I changed my method of teaching to be a team-based learning approach where in fact as teams they are responsible to each other within the team for their level of engagement or for what they put into that team and if they don’t put in what the team thinks is useful then they get marked on that, their peers mark them on how much they’re contributing to the team’s goals.  So rather than me as the educator saying you need to do this and you need to do that, in fact the system is such that as a team they’re responsible for a certain outcome and the team must achieve that outcome and so they need to work together.  For the students who don’t put in as much as the team expects of them then there is peer pressure to increase their level of input and their engagement and if the students don’t then the team members get a chance to reflect upon that and give them a sort of team work score.

In the lab it comes out in a variety of ways.  It comes out most commonly when the student gets to actually start doing their calculations and you ask them to relate that back to what they’ve actually physically measured.  And when they start doing those sorts of things you realise there’s a bit of a misplaced idea here or a misconception that you can deal with there.

We all spend a certain amount of our class time going through definitions and jargon and getting students up to speed with the basic area and now that’s material which I take out of the class and put online and let students read and understand that in their own time before they come to the class.

I guess what every educator deals with is needing to find out what preconceptions there are at the start of the unit and then correct those and then keep on top of those throughout the course.  For example I get students who use the word particle and the word droplet interchangeably.

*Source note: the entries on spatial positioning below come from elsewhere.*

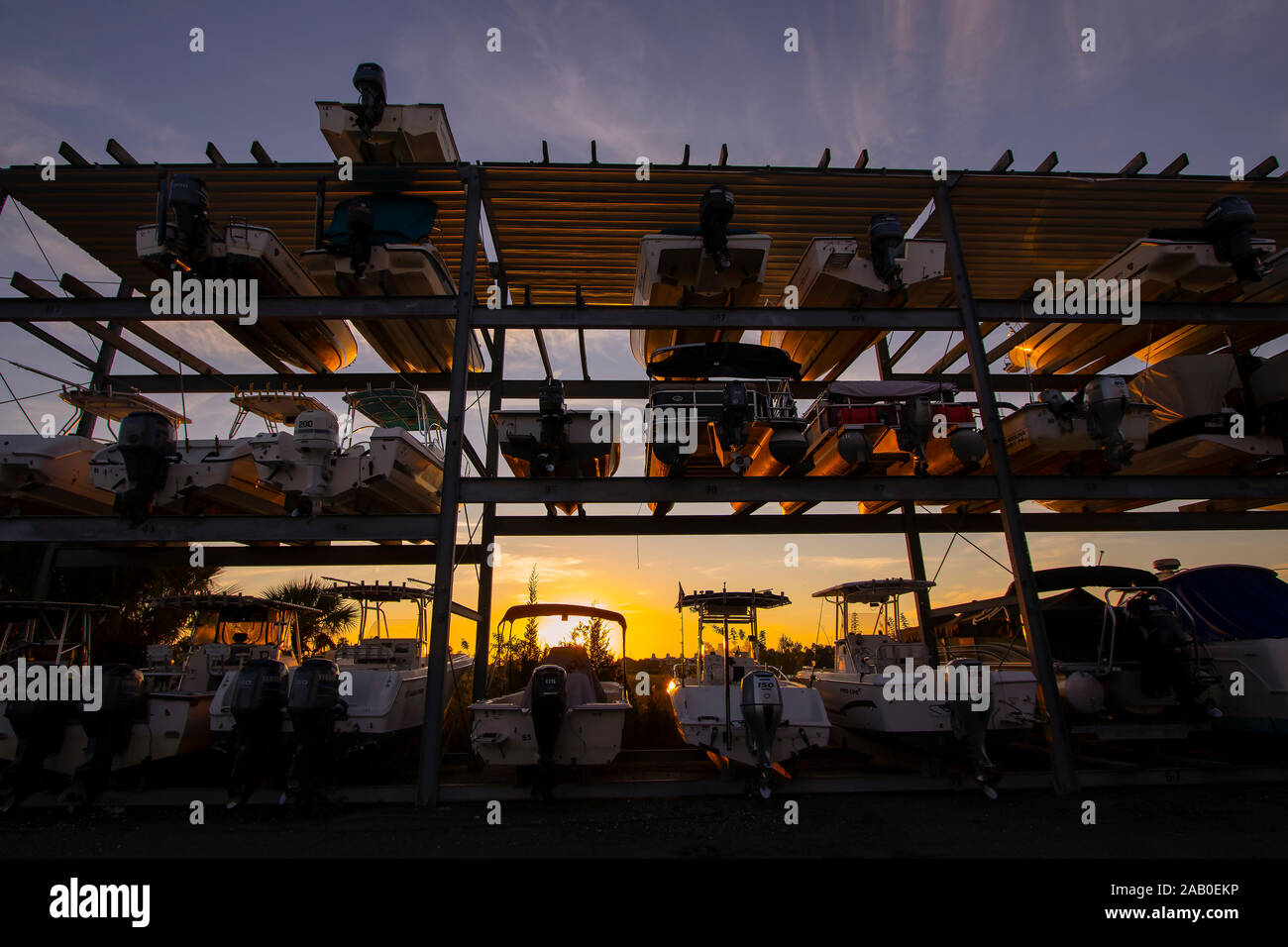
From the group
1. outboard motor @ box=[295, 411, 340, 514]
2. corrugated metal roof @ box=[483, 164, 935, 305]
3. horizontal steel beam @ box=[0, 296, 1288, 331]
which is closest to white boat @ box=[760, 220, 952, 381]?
horizontal steel beam @ box=[0, 296, 1288, 331]

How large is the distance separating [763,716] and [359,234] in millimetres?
6923

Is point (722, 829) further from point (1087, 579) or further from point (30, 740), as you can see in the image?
point (1087, 579)

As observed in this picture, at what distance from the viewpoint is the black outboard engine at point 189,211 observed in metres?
6.70

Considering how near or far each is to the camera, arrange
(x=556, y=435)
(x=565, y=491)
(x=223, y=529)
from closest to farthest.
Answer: (x=223, y=529)
(x=565, y=491)
(x=556, y=435)

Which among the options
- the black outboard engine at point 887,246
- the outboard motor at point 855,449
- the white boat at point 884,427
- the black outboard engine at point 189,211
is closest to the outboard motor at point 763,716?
the white boat at point 884,427

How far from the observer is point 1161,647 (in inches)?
256

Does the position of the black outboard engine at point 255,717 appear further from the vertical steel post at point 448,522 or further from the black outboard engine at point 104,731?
the vertical steel post at point 448,522

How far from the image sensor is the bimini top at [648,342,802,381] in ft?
25.3

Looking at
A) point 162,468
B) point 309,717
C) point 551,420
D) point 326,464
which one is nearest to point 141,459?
point 162,468

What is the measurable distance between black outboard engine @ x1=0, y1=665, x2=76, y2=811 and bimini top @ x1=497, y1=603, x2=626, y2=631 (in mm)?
4212

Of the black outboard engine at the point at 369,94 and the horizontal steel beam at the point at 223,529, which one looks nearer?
the horizontal steel beam at the point at 223,529

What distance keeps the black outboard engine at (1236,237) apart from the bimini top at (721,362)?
206 inches

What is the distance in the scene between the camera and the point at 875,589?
319 inches

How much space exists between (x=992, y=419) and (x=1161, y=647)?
118 inches
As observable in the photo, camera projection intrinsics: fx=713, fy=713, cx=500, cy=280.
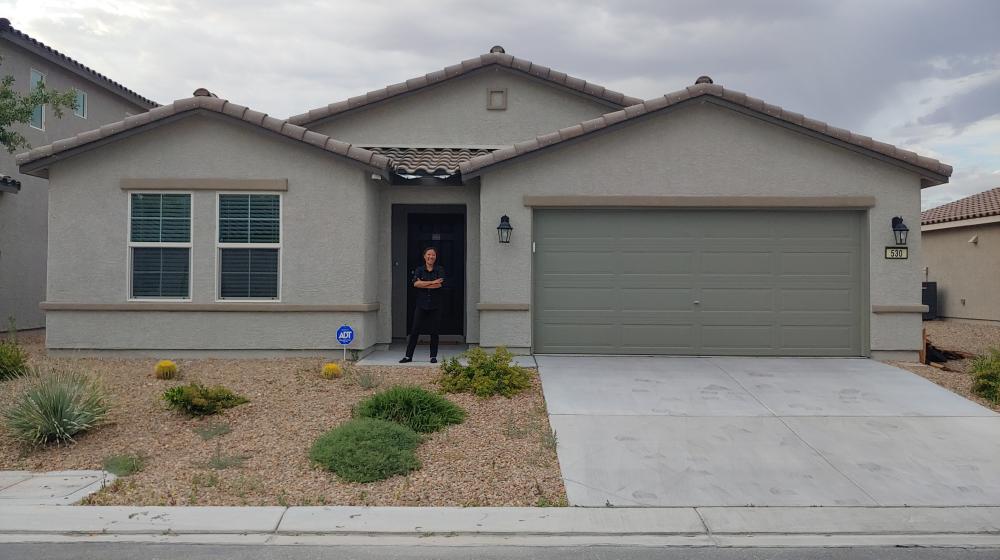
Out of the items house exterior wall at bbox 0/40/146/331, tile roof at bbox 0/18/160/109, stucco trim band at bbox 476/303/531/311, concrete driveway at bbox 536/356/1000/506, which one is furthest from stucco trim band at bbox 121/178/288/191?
tile roof at bbox 0/18/160/109

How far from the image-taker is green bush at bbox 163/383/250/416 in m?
7.79

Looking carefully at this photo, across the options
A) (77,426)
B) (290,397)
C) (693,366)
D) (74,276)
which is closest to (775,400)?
(693,366)

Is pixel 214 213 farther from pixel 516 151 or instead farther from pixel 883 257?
pixel 883 257

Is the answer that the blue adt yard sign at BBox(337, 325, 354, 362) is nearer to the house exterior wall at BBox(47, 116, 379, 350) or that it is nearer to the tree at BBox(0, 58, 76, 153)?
the house exterior wall at BBox(47, 116, 379, 350)

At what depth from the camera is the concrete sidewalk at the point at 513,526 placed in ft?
16.9

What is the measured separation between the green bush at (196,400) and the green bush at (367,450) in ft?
5.42

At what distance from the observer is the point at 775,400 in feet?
28.6

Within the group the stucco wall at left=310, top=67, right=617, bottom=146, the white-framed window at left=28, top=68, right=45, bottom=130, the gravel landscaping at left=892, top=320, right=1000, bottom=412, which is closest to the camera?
the gravel landscaping at left=892, top=320, right=1000, bottom=412

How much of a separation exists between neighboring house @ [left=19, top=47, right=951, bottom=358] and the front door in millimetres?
1734

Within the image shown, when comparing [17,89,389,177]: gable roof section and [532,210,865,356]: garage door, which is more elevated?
[17,89,389,177]: gable roof section

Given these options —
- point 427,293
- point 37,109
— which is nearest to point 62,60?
point 37,109

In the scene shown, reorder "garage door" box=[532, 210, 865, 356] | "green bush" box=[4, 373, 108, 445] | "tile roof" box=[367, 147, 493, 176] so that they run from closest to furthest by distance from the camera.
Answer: "green bush" box=[4, 373, 108, 445] < "garage door" box=[532, 210, 865, 356] < "tile roof" box=[367, 147, 493, 176]

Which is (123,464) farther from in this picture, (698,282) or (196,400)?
(698,282)

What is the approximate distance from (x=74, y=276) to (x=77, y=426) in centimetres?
489
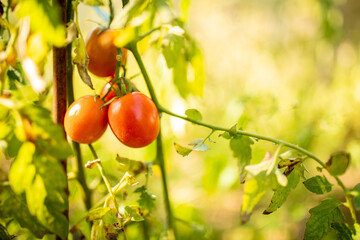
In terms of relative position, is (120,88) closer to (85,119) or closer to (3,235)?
(85,119)

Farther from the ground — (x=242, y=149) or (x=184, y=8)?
(x=184, y=8)

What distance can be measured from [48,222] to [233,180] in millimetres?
883

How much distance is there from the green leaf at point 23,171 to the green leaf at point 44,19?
4.9 inches

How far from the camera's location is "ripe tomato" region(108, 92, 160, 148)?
0.52 m

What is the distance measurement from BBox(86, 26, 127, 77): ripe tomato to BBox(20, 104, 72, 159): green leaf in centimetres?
20

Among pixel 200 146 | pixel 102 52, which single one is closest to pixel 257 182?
pixel 200 146

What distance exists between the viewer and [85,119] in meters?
0.52

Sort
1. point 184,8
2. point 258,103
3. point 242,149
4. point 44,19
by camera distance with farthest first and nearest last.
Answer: point 258,103
point 184,8
point 242,149
point 44,19

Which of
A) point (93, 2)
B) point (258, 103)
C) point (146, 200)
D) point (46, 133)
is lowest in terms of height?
point (258, 103)

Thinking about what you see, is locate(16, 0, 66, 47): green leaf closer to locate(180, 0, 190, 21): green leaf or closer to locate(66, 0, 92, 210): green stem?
locate(66, 0, 92, 210): green stem

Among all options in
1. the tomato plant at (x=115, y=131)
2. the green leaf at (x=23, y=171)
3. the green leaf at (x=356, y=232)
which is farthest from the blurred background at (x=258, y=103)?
the green leaf at (x=23, y=171)

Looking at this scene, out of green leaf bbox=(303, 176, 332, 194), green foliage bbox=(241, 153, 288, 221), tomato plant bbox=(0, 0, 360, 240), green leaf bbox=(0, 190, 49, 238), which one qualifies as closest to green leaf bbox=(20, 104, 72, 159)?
tomato plant bbox=(0, 0, 360, 240)

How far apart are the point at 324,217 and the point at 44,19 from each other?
17.5 inches

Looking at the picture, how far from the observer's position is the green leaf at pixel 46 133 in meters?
0.38
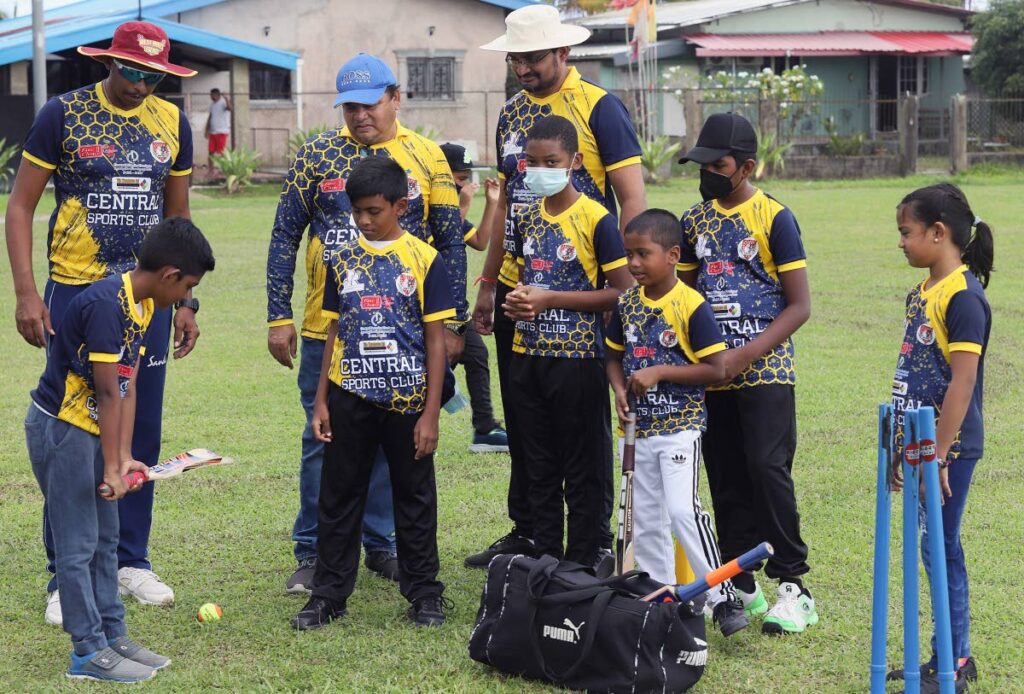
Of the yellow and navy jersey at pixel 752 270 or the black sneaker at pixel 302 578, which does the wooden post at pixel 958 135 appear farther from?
the black sneaker at pixel 302 578

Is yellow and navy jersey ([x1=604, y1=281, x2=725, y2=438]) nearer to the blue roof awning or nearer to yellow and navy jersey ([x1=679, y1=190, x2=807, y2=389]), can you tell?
yellow and navy jersey ([x1=679, y1=190, x2=807, y2=389])

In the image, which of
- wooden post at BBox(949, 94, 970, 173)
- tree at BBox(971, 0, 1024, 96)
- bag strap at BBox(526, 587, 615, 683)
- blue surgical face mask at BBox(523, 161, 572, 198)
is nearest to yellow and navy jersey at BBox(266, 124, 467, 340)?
blue surgical face mask at BBox(523, 161, 572, 198)

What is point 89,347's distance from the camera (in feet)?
14.4

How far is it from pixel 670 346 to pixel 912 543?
1.37 m

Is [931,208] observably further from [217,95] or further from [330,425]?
[217,95]

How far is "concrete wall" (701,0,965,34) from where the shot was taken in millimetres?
34438

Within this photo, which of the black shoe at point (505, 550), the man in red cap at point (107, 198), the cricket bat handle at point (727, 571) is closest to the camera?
the cricket bat handle at point (727, 571)

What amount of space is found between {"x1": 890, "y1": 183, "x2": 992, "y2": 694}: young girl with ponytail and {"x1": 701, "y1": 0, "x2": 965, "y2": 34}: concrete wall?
3091cm

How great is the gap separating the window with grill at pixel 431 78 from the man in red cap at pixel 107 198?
25624mm

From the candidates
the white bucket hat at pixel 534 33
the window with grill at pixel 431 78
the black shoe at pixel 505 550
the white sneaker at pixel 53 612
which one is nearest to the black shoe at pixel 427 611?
the black shoe at pixel 505 550

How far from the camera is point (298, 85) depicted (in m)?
29.6

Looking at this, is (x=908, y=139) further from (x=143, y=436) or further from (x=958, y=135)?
(x=143, y=436)

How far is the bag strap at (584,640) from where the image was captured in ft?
14.3

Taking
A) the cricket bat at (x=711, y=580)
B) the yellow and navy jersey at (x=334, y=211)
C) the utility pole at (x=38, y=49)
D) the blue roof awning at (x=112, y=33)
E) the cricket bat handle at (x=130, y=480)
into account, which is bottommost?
the cricket bat at (x=711, y=580)
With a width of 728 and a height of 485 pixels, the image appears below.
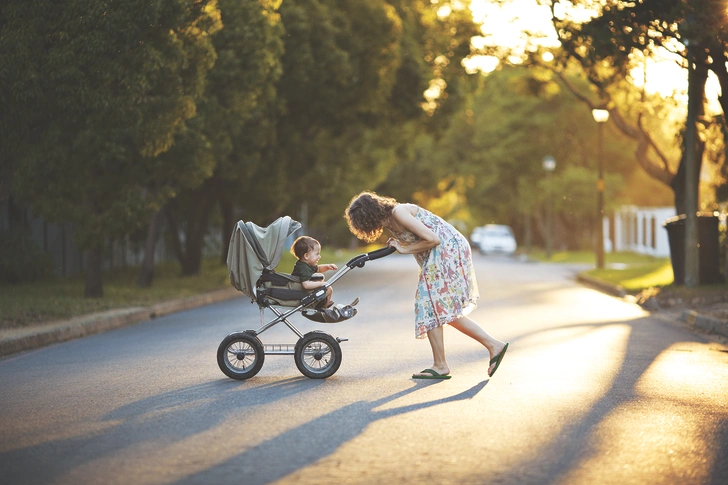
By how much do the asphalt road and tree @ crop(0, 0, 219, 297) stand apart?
3.58 m

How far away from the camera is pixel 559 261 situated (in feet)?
150

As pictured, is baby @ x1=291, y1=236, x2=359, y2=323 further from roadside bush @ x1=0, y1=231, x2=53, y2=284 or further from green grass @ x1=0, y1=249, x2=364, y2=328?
roadside bush @ x1=0, y1=231, x2=53, y2=284

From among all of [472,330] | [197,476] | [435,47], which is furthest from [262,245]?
[435,47]

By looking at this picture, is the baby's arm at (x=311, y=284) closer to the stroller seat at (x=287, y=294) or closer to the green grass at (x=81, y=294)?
the stroller seat at (x=287, y=294)

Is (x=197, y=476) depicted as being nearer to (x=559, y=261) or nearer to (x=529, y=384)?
(x=529, y=384)

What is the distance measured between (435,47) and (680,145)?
15.3 metres

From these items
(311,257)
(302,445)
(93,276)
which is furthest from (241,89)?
(302,445)

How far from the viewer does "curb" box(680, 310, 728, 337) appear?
14.9 m

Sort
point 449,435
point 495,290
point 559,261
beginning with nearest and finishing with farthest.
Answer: point 449,435
point 495,290
point 559,261

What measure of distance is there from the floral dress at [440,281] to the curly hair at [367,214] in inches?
10.0

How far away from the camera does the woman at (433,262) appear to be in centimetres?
935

Whereas to an expert, a particle is something that is made of a solid material and a droplet is something that’s a liquid material.  Students use those interchangeably so they may be talking about a suspension of solid materials but then they use the word droplet because they think it’s interchangeable with the word particle. Or vice versa, they might be talking about an emulsion and they talk about particles where they should be talking about droplets.  So because they’ve heard these phrases before in first year... the importance of using exactly correct terminology hasn’t been reinforced.

The big picture is that in any topic there’re key principles, and if you as a lecturer can get across the key principles, that then sets them up to solve problems and to think about the other principles and how they connect.  But if they don’t, if they’re not prepared to accept the fact that there are these key principles you need to understand then it’s not going to work.

I have one slide where I'm first demonstrating how we use curly arrows and that shows an arrow going in a particular direction from a nucleophile to an electrophile and emphasising that the arrow shows electrons moving - so it's got to start from where they are.  There has to be some electrons there for them to move.  So the whole screen goes black and comes up with a little orange box of 'never do this' which is an arrow starting from an H+, which has no electrons. The dramatic emphasis that the whole room goes dark and then it's just up there.

You could identify people and you use it in a constructive way.  But if you could show some identity, that you’re not a remote person up the front, that the big class is not anonymous, it just helps to break down that barrier.  And once they trust you and once they like coming, that solves a lot of other problems - behavioural problems, learning problems and so on.

We teach way too much stuff.  We teach way too much stuff that we used to teach because students didn’t have the resources available to them that they’ve got now.  I mean if you look at the resources - they’ve got textbooks, they’ve got electronic media, they’ve got Sapling. They can do the problems in their own time in a guided way with something like Sapling. We don’t have to do it, all we’ve got to do is give them the framework to solve the problems.  And I think we often misunderstand how much we should give them because I think we underestimate the value of letting them solve problems in a guided way with things like Sapling.  And I think, you know, in the old days we’d just do problem after problem after problem, which is as boring as anything.

I think for a lot of people, before they started chemistry, especially if they haven't done any chemistry before, they've got no real understanding of the difference between macroscopic things and microscopic and atomic sized things. We all know how important that distinction is.